INFORMATION SUPPLIED:

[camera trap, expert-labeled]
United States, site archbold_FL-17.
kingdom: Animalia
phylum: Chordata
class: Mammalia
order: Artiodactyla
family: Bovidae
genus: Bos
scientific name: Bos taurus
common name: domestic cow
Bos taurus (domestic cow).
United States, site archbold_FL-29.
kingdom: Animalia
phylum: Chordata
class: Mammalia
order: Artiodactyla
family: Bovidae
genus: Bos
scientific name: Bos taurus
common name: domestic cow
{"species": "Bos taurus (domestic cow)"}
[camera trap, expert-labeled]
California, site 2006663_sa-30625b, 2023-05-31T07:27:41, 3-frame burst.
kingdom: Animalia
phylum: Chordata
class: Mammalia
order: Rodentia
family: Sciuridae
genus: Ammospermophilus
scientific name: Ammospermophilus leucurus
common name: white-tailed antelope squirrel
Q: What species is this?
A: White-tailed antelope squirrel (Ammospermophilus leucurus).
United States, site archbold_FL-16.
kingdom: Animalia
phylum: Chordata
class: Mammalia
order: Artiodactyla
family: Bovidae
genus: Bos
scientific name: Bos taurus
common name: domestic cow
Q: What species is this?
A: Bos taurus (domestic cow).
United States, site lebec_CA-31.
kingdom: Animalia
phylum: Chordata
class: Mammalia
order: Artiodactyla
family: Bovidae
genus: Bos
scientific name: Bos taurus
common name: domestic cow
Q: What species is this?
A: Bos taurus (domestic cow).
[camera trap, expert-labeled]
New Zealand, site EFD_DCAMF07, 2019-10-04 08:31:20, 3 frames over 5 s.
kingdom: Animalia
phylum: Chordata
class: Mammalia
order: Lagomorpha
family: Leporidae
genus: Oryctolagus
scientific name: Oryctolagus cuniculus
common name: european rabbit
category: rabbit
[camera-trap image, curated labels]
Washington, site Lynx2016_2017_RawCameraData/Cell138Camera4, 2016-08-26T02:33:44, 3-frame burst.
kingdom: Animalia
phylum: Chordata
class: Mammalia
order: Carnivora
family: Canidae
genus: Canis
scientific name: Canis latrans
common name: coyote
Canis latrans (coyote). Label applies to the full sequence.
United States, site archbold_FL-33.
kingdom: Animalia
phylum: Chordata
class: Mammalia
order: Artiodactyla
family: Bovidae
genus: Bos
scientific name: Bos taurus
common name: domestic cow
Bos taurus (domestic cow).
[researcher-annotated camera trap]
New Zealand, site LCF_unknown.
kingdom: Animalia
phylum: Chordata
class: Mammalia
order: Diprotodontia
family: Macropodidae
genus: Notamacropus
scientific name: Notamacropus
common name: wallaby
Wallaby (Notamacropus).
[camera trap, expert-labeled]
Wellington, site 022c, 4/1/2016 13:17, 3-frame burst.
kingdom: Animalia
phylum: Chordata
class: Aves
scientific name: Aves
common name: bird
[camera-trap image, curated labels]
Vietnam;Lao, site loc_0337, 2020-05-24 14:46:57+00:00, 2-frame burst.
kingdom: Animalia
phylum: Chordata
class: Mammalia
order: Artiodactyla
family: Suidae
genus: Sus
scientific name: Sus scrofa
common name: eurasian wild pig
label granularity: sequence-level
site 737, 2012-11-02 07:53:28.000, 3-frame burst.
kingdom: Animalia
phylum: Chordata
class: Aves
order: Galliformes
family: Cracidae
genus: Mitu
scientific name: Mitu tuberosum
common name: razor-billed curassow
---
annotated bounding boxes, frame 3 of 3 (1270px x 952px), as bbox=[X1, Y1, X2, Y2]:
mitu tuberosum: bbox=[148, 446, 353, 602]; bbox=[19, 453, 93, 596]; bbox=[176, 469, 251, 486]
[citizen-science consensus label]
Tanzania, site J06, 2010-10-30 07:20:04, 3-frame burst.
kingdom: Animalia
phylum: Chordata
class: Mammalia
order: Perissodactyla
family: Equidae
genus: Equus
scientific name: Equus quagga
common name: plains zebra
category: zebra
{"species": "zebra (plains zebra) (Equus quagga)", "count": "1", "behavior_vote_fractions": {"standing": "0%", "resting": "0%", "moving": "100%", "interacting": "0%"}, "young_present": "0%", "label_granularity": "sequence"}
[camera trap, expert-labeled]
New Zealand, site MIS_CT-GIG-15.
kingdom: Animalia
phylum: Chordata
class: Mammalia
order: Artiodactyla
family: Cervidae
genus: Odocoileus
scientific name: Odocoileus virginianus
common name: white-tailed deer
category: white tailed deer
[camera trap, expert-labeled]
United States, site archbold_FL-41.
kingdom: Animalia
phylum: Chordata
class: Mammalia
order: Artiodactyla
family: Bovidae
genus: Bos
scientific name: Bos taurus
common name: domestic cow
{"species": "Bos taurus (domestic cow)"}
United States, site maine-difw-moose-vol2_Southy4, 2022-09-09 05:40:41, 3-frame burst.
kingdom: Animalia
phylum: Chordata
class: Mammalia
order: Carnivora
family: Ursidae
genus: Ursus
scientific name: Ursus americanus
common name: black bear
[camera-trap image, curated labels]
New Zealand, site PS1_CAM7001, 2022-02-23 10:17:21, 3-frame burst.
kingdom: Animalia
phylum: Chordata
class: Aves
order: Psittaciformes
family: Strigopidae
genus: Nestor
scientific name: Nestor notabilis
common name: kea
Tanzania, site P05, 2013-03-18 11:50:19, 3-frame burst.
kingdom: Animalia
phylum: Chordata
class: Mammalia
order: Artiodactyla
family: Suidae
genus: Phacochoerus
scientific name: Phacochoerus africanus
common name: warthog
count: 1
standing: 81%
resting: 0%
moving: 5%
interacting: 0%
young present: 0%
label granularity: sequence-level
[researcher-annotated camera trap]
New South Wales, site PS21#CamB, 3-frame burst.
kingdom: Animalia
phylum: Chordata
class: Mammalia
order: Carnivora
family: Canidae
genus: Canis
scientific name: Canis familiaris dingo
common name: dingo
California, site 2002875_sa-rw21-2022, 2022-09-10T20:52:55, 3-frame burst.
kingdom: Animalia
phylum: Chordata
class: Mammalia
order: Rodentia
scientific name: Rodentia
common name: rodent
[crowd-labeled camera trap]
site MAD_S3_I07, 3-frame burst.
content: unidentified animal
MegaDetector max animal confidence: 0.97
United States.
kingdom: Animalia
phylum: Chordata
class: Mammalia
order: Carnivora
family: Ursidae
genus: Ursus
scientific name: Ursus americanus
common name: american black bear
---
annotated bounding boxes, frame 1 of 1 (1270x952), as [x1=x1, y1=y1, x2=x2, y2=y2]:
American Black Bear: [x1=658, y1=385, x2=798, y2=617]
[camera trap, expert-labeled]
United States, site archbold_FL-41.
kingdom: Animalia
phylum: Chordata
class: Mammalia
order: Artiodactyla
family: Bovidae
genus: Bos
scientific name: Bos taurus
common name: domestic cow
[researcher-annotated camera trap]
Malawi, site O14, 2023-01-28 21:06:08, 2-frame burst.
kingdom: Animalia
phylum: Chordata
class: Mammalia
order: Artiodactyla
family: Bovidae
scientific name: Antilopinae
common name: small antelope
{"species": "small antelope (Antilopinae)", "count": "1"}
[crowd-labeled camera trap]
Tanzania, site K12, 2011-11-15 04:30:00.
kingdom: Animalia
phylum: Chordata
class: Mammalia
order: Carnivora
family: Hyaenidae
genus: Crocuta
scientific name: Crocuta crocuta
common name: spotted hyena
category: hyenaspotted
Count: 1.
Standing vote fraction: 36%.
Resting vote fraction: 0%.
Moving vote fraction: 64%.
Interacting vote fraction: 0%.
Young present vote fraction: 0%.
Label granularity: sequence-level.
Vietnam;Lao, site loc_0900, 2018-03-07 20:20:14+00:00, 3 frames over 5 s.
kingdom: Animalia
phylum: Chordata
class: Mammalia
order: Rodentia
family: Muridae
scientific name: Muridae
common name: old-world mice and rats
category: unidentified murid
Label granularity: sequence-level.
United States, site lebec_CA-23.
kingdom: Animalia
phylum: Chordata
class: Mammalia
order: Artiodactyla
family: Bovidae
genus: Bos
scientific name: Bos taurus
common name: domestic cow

WHAT TO PRODUCE:
Go through the listing, find each line with the word "frames", and copy it.

RESULT FOR THIS EXERCISE:
New Zealand, site EFD_DCAMF07, 2019-10-04 08:31:20, 3 frames over 5 s.
Vietnam;Lao, site loc_0900, 2018-03-07 20:20:14+00:00, 3 frames over 5 s.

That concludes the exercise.